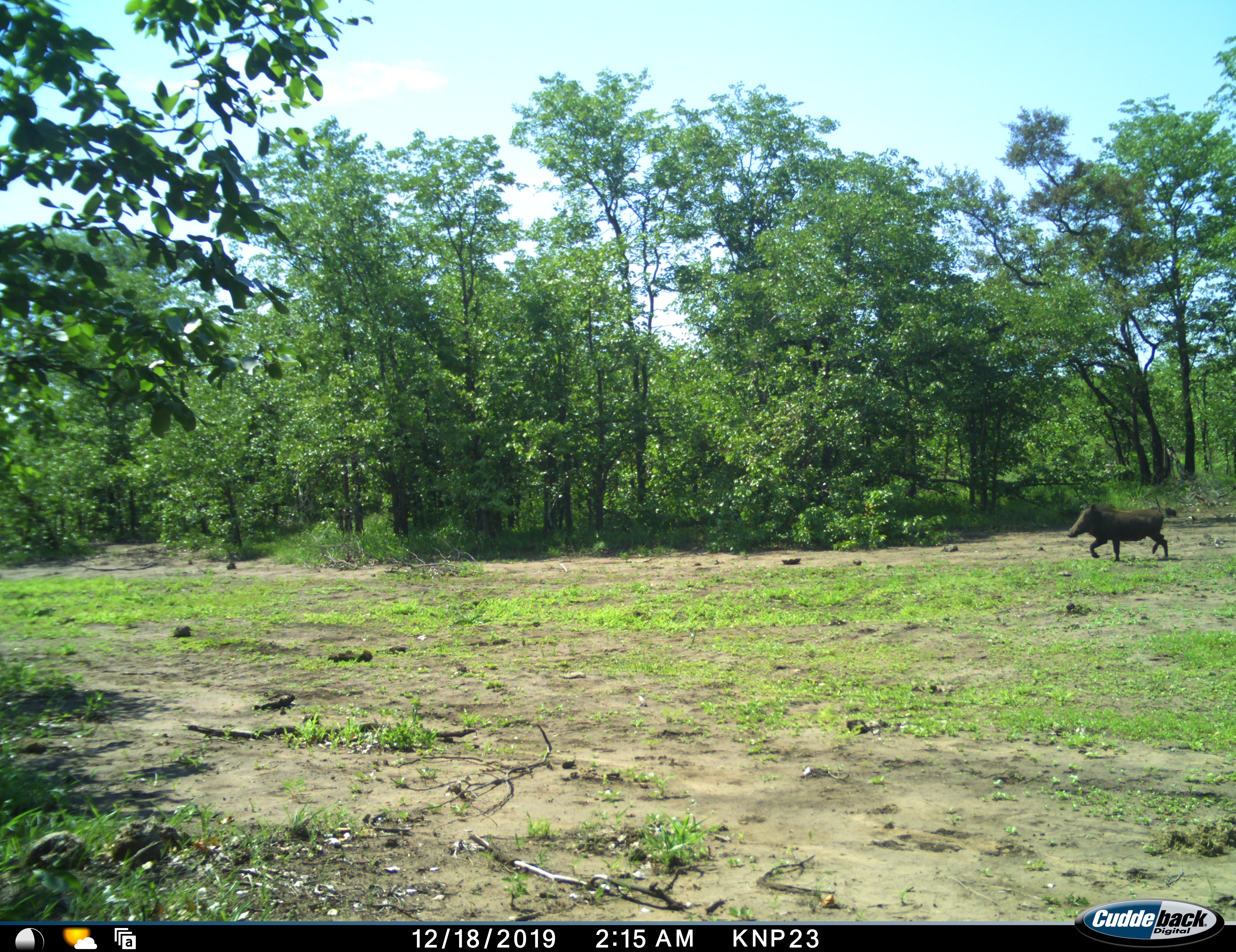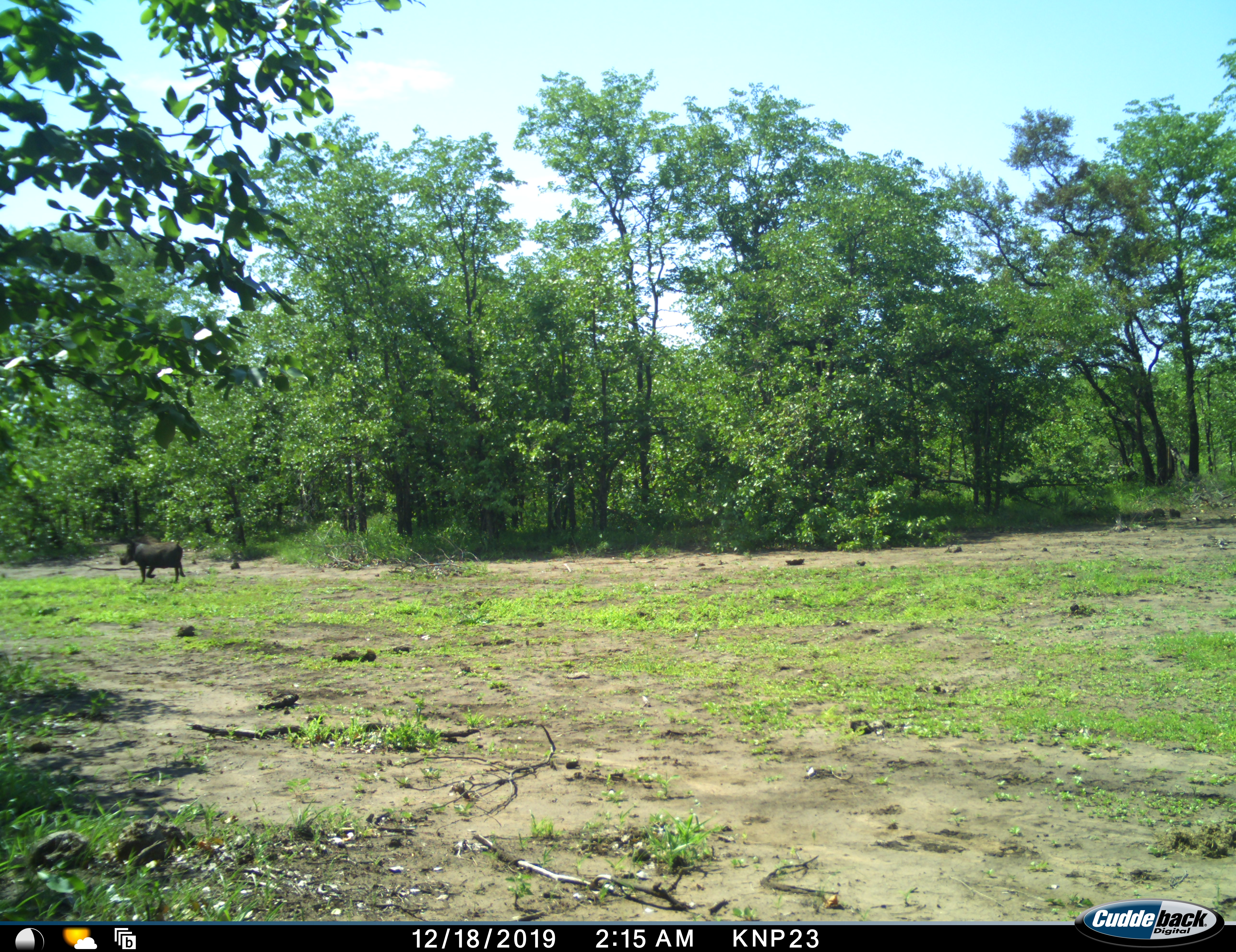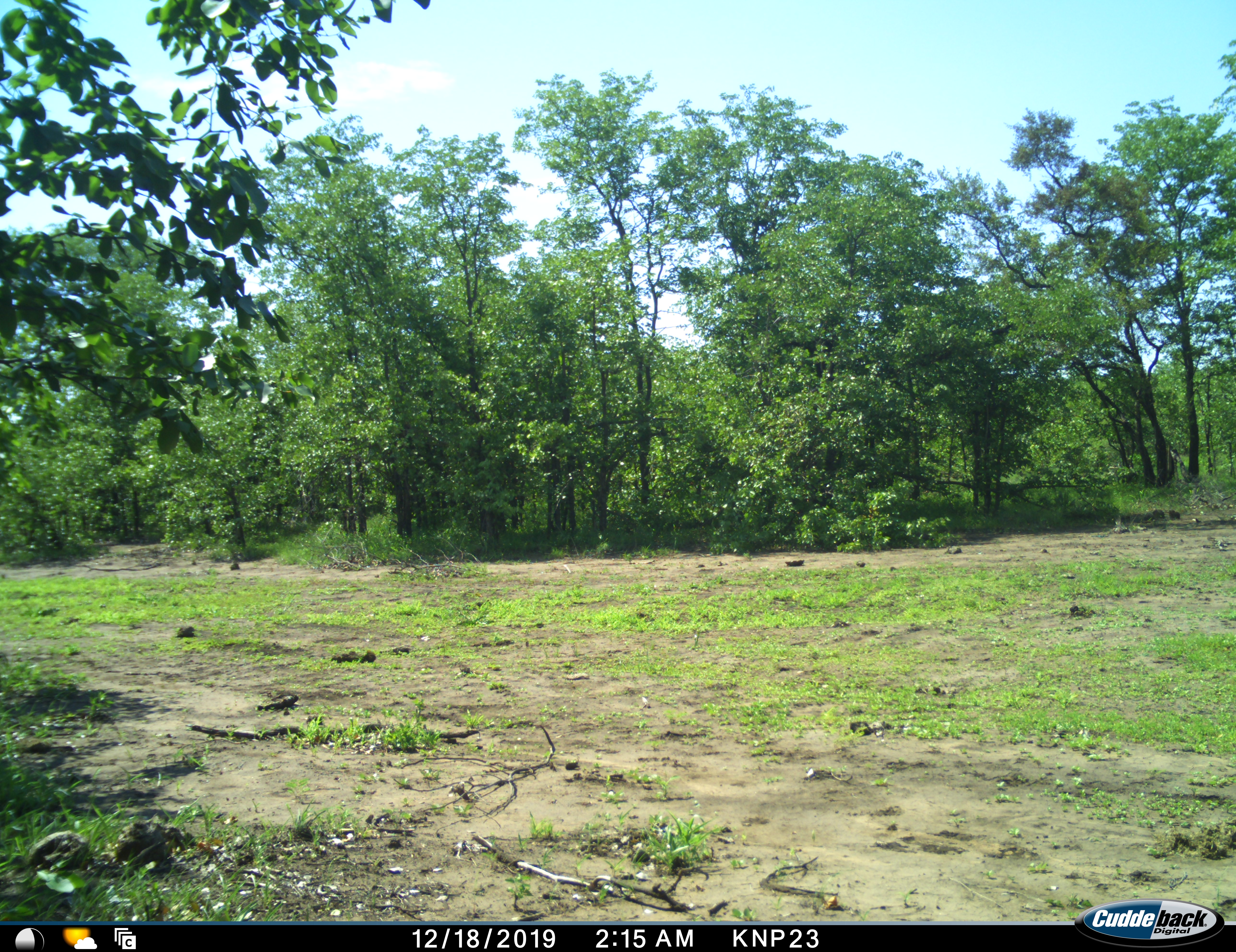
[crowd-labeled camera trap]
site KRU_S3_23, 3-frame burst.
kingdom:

The problem: Pass over the images and copy the rest of the material above exactly.

Completed exercise:
[crowd-labeled camera trap]
site KRU_S3_23, 3-frame burst.
kingdom:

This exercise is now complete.